While Hankison is the only one charged, he is not merely a fall guy.
Attorney General Daniel Cameron implied that ballistics did not tie Hankison to Breonna Taylor’s death — but did not state flatly that none of his rounds hit her. By any standard, Hankison’s actions appear to have wantonly disregarded human life, and one wonders what Cameron would done if FBI ballistics evidence had clearly determined Hankison had shot Taylor.
Cameron and his prosecutors presenting to the grand jury did not appear to have pushed any charges against officers Jonathan Mattingly, who entered the apartment first and was wounded, and Myles Cosgrove who fired 16 times from the doorway, with one of his shots determined to be one that killed Taylor (according to the FBI ballistics report).
“The use of force by Mattingly and Cosgrove was justified to protect themselves, “ Cameron said flatly.
Making the defense’s case stronger, Cameron noted that a conflict between the federal crime lab and state crime lab (which declared ballistics evidence inconclusive) had muddied the case.
In many ways, the criminal law is doomed to fail in cases like this. Police legally provoke dangerous situations and use the chaos they create to escape criminal liability. This is not a bug; it’s a feature of the American criminal “justice” system.
Nonetheless, questions are still unanswered.
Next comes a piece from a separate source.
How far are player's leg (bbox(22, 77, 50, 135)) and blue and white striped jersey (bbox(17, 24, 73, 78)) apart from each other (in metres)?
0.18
What does the full FBI ballistics report say?
Are Hankison’s shots all accounted for?
Does the evidence prove that Cosgrove had a good view of the apartment and “was justified” in shooting “to protect” himself or Mattingly?
Did the AG’s prosecutors present any case to the grand jury regarding Cosgrove or Mattingly?
There is no justice for Breonna today. We can now only seek the truth, at least here in Kentucky.
Kurt X. Metzmeier, is the author of “Writing the Legal Record: Law Reporters in Nineteenth-Century Kentucky” (University Press of Kentucky, 2016). Although he is a law librarian at UofL, the opinions in this article are his own and not those of the university or any of its institutions.